▶ [SOURCE EXTRACT]:
In the story of Genesis, after God created man from the dirt of the earth, man realized that he was alone, that he did not have a partner. In response to man’s desire for a companion, God put Adam into a deep sleep, and from his side, God formed Eve. When Adam woke up and saw her for the first time, he said, “Here at last is bone of my bones and flesh of my flesh.”
If we pause in this story, we can feel the universal experience of longing for a relationship, for communion, with other people. We are social beings, made in the image and likeness of a God who is Three, and we ache for friendship and intimacy with others. And in Adam’s response, we can feel the joy of those moments when that ache for a relationship is fulfilled.
From the very beginning, the Church has presented Christ as the new Adam. As the first Adam (who represents all of humanity) sinned in disobedience towards God, the new Adam (on behalf of all humanity) saves us through His obedience to the Father.
In his Apostolic Letter about the Eucharist, Desiderio Desideravi (“I have earnestly desired”), Pope Francis picks up this comparison between the old and new Adam in a remarkable way. He said:
“The parallel between the first Adam and the new Adam is striking: as from the side of the first Adam, after having cast him into a deep sleep, God draws forth Eve, so also from the side of the new Adam, sleeping the sleep of death on the cross, there is born the new Eve, the Church” (DD 14).
Now, Pope Francis isn’t saying anything new here; this image of the Church being formed from the side of Christ is ancient. Francis then goes on and says:
“The astonishment for us lies in the words that we can imagine the new Adam made his own in gazing at the Church: “Here at last is bone of my bones and flesh of my flesh.” For our having believed in His Word and descended into the waters of Baptism, we have become bone of his bone and flesh of his flesh” (DD 14).

▶ [DESCRIPTION OF THE TASK]:
Continue the reflection on Christ as the new Adam and the Church formed from his side, picking up after its final quoted passage from Desiderio Desideravi.

▶ [DATASET RECORDS]:
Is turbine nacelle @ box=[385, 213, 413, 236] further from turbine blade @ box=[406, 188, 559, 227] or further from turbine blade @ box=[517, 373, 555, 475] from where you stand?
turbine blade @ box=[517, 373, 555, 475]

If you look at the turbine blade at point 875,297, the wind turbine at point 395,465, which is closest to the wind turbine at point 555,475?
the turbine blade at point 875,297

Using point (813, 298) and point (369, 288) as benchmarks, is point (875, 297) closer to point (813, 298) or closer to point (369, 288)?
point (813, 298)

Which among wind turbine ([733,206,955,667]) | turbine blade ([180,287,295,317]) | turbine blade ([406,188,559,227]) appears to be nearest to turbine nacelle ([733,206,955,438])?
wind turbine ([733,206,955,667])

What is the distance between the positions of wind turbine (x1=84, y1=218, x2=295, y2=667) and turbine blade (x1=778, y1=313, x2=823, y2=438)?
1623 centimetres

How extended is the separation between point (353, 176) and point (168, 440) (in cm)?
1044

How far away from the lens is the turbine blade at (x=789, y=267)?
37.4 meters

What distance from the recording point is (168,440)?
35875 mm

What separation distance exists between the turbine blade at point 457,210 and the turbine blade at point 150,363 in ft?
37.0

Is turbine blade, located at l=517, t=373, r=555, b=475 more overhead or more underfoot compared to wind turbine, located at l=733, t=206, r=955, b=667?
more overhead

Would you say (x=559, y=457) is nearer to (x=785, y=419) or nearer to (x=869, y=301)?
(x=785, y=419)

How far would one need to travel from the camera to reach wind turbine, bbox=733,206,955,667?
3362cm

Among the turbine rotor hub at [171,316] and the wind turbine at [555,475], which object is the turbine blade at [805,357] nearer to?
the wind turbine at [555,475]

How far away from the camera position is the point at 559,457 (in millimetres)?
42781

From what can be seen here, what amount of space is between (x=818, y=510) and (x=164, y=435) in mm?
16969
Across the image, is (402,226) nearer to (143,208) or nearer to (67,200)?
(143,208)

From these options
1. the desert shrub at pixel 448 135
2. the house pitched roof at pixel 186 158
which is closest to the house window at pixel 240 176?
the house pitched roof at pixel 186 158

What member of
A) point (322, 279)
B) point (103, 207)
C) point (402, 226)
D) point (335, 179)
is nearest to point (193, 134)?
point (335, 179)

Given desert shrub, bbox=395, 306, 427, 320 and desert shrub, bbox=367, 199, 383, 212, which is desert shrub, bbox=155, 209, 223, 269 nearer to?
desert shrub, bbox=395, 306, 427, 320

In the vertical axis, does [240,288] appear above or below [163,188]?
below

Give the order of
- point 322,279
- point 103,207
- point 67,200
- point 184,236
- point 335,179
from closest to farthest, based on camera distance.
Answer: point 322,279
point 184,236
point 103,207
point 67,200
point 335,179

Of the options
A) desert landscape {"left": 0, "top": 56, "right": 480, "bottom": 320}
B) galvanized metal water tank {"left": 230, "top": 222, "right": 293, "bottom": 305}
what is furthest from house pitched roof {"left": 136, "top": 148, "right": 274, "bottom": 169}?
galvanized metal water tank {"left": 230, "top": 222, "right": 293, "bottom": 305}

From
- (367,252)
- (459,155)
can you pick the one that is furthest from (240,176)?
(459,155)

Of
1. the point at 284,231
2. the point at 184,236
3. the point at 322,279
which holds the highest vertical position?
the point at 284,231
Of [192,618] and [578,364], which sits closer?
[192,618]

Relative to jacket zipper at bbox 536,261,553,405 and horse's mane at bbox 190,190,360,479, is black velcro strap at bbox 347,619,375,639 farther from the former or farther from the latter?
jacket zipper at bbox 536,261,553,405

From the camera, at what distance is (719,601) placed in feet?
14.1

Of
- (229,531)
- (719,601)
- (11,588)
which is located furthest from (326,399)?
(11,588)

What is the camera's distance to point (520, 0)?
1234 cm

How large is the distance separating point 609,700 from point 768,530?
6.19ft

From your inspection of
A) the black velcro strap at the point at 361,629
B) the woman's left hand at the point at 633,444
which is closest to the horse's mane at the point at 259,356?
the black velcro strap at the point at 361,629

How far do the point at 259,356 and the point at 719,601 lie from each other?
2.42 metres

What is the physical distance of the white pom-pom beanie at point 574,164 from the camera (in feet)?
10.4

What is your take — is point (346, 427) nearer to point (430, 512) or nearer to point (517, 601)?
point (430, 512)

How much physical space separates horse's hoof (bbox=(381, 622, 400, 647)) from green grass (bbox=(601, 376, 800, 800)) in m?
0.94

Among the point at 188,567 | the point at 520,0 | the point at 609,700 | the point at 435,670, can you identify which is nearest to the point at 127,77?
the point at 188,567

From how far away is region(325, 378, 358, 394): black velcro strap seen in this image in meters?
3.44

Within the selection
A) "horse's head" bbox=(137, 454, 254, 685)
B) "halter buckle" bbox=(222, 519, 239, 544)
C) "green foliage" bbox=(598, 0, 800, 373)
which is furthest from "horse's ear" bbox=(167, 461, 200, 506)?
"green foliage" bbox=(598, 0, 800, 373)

▶ [ANSWER SECTION]:
At my baptism, I became bone of Christ's bone and flesh and Christ’s flesh. I became Corpus Christi, the Body of Christ. And this brings us to the Eucharist. The pope taught that the Mass “does not have to do with an abstract mental process, but with becoming Him” (DD 41). In fact:
“This is the purpose for which the Spirit is given, whose action is always and only to confect the Body of Christ. It is that way with the Eucharistic bread, and with every one of the baptized called to become always more and more that which was received as a gift in Baptism; namely, being a member of the Body of Christ. Leo the Great writes, ‘Our participation in the Body and Blood of Christ has no other end than to make us become that which we eat’” (DD 41).
Every time I participate in the Eucharistic Liturgy, Jesus looks at me and experiences so much joy and love that he cries out in satisfaction, “at last!” Francis said, through the Mass, Jesus “satisfies his own thirst for us that he had declared from the cross” (DD 11).
As we celebrate Corpus Christi today, and every time we go to Mass, may the Holy Spirit help us remember that we are bone of Christ’s bone and flesh of Christ’s flesh; that Christ looks at us—in all of our weakness, sin, and fear—with the same longing and joy that Adam looked at Eve; and that by resting in His gaze, we will be able to see every single human person with His eyes.